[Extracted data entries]

******************************

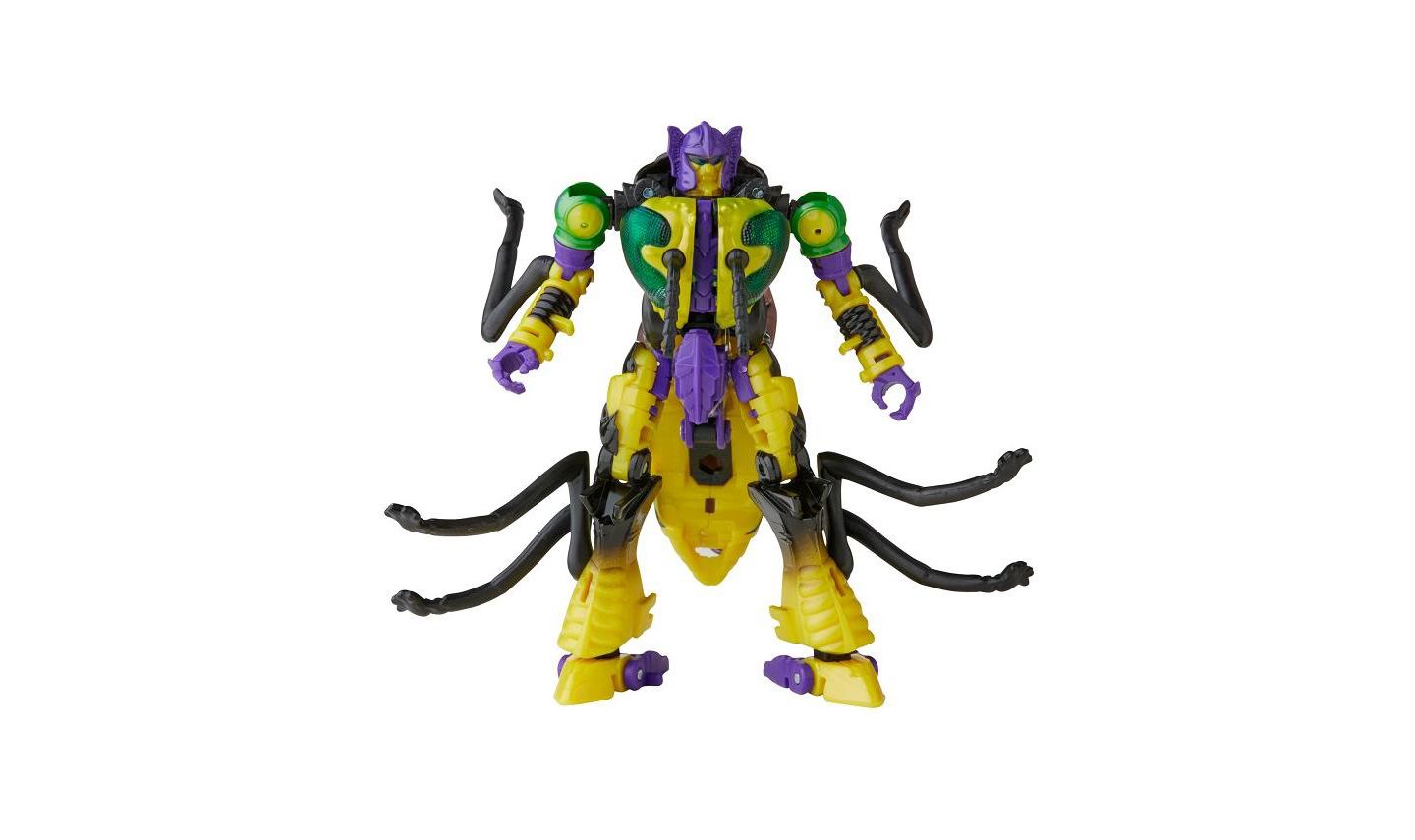 Фигурки Transformers Buzzsaw Legacy Deluxe Class Generations Legacy — фото 1
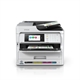 Epson WorkForce Pro WF-C5890DWF Impressora multifuncional a jato de tinta A4 com Wi-Fi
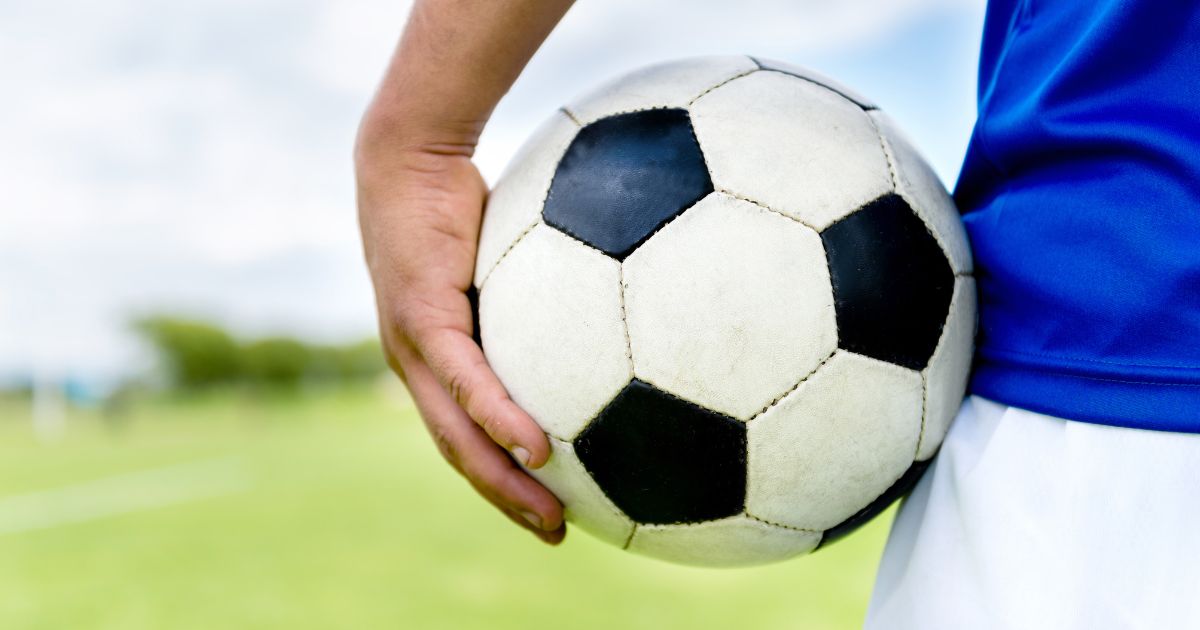 Juara Turnamen Sepak Bola
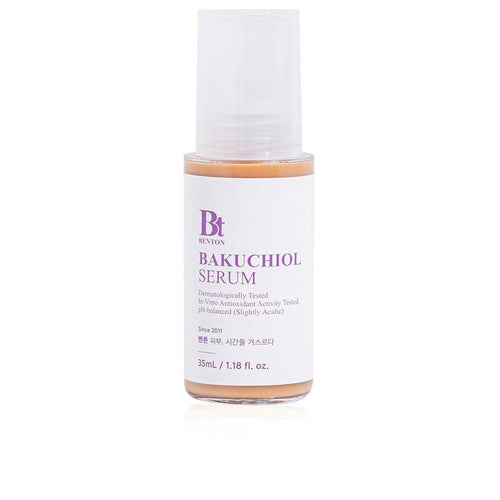 Benton Bakuchiol Serum Strahlende Haut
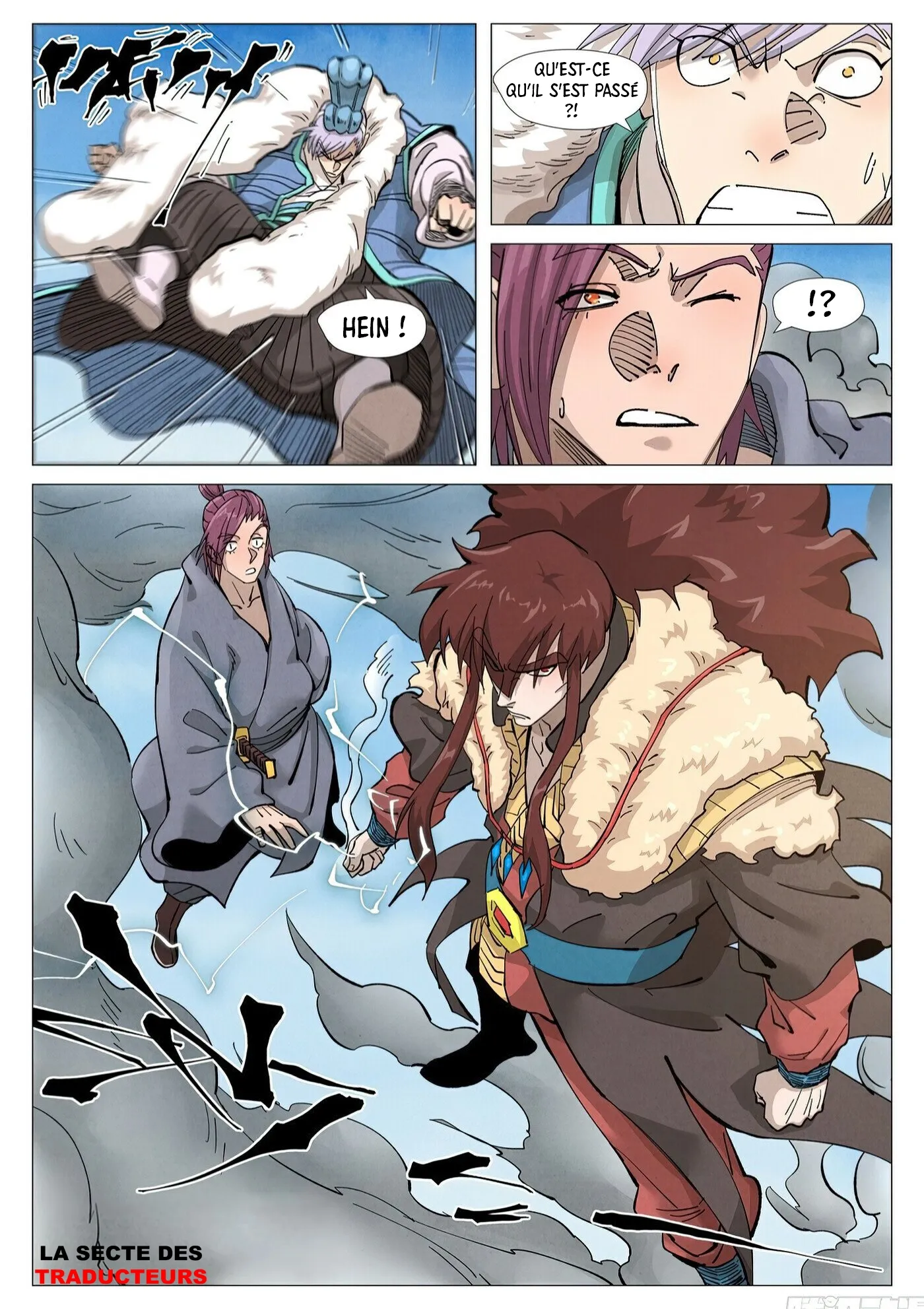 Tales Of Demons And Gods - 363.5 - 655683e797a6e.webp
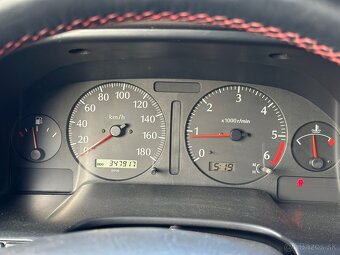 Nissan Patrol GR 2.8 TDI SE+ - 8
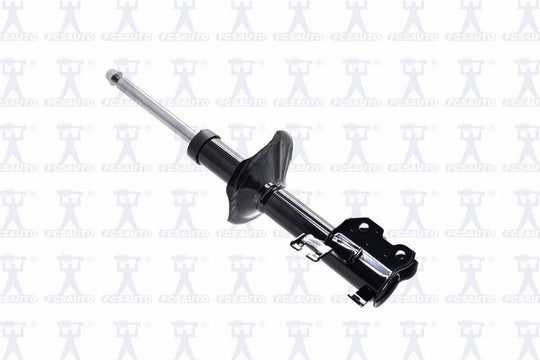 331640L Front Left Suspension Strut FCS Shocks & Struts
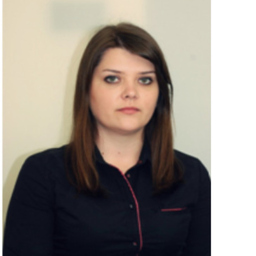 Eldina Muharemovic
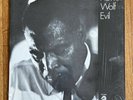 Rare Howlin Wolf Evil Chess LP Misprint Ultra Sonic Clean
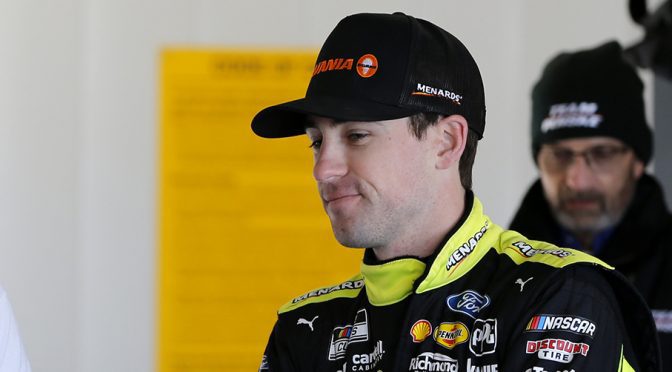 Featured Image for How sharp NASCAR bettors are approaching the Busch Light Clash at the Coliseum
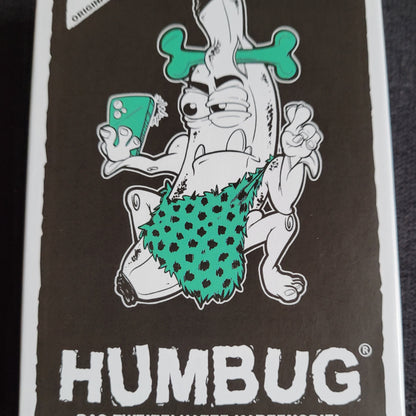 Humbug 3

******************************

Write out again the rows starting at the first one and ending at the line that contains "Benton Bakuchiol Serum Strahlende Haut", with both ends included. Leave the pictures out of your answer.

• _Response area_:
 Фигурки Transformers Buzzsaw Legacy Deluxe Class Generations Legacy — фото 1
 Epson WorkForce Pro WF-C5890DWF Impressora multifuncional a jato de tinta A4 com Wi-Fi
 Juara Turnamen Sepak Bola
 Benton Bakuchiol Serum Strahlende Haut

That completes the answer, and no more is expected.